/---

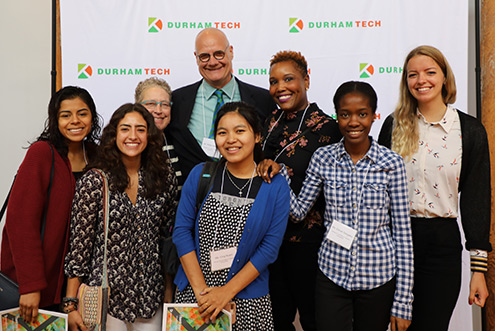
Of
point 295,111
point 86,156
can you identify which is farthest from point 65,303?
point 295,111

\---
/---

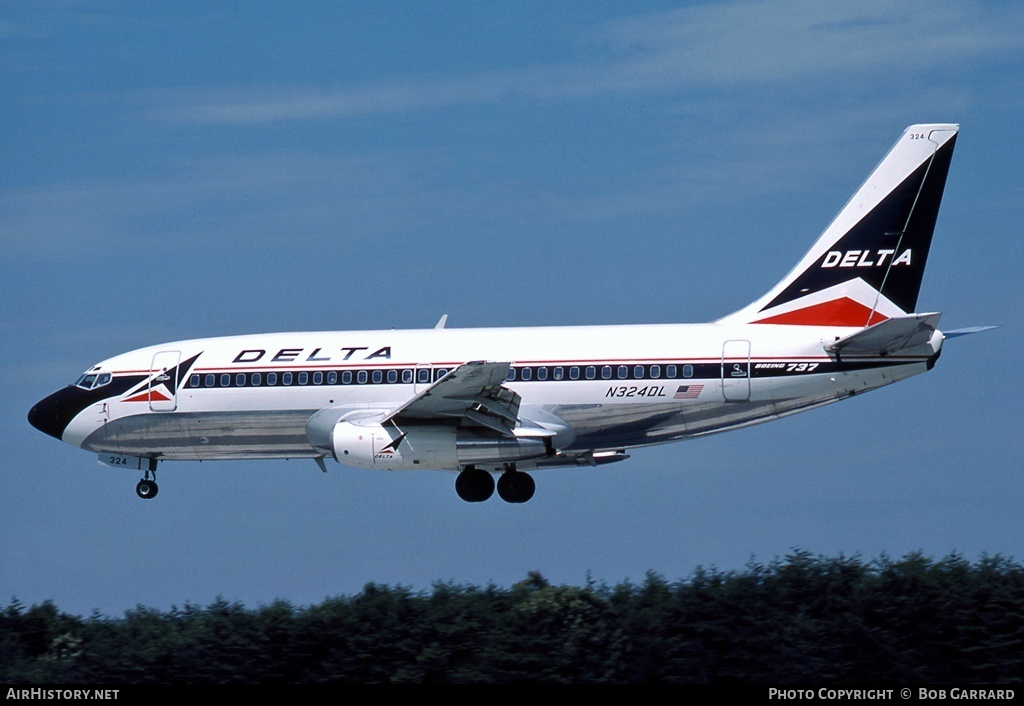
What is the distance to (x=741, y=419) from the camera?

\---
/---

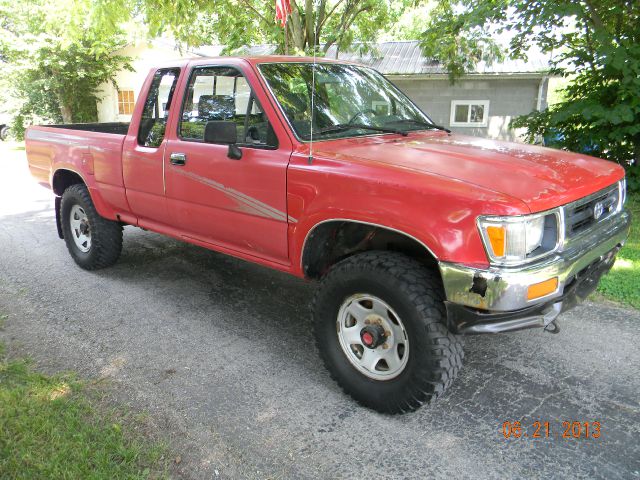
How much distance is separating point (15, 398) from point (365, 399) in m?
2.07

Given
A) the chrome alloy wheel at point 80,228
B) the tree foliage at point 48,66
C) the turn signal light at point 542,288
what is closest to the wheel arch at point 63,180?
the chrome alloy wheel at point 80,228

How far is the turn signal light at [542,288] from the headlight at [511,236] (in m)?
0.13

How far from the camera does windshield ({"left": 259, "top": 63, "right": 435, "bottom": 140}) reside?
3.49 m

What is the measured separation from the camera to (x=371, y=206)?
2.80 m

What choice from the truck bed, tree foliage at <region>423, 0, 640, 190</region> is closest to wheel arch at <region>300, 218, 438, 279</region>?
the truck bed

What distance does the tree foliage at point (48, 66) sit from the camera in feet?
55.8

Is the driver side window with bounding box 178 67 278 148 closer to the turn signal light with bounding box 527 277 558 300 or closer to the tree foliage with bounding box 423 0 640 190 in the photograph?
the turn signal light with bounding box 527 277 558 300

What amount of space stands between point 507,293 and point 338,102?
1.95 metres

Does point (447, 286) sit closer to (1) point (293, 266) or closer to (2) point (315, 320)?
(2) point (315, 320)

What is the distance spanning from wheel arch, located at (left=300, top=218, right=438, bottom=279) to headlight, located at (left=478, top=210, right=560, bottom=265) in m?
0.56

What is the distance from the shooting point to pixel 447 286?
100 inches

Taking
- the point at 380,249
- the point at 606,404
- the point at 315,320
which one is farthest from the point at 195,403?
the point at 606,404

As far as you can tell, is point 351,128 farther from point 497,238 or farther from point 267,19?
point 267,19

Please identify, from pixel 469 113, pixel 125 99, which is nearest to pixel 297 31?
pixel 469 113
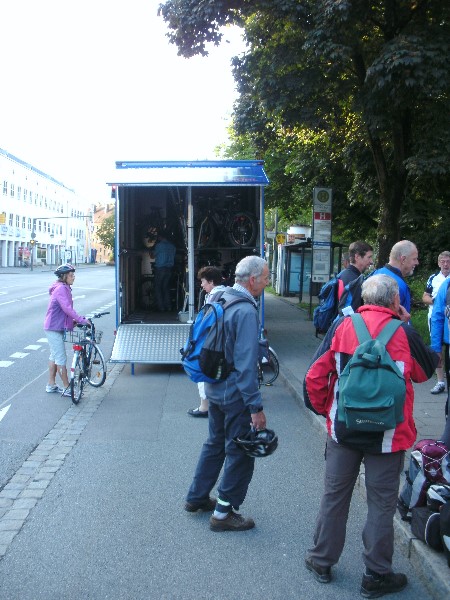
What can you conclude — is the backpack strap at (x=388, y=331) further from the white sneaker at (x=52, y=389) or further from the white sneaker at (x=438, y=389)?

\---

## PROBLEM STATEMENT
Write out the records from the line with "What amount of" up to and including the line with "What can you", leaving out the pictures.

## THE RESULT
What amount of space stands between point 507,293 and point 338,102?
1.95 metres

Does point (447, 286) sit closer to (1) point (293, 266) or closer to (2) point (315, 320)?
(2) point (315, 320)

What is the distance spanning from wheel arch, located at (left=300, top=218, right=438, bottom=279) to headlight, located at (left=478, top=210, right=560, bottom=265) in m?
0.56

What is the distance from the shooting point to pixel 447 286?
100 inches

Taking
- the point at 380,249
- the point at 606,404
- the point at 315,320
which one is farthest from the point at 195,403?
the point at 606,404

As far as you can tell, is point 351,128 farther from point 497,238 or farther from point 267,19?
point 267,19

Please identify, from pixel 469 113, pixel 125 99, which is nearest to pixel 297 31?
pixel 469 113
What can you conclude — is the backpack strap at (x=388, y=331) further from the white sneaker at (x=52, y=389) or further from the white sneaker at (x=438, y=389)?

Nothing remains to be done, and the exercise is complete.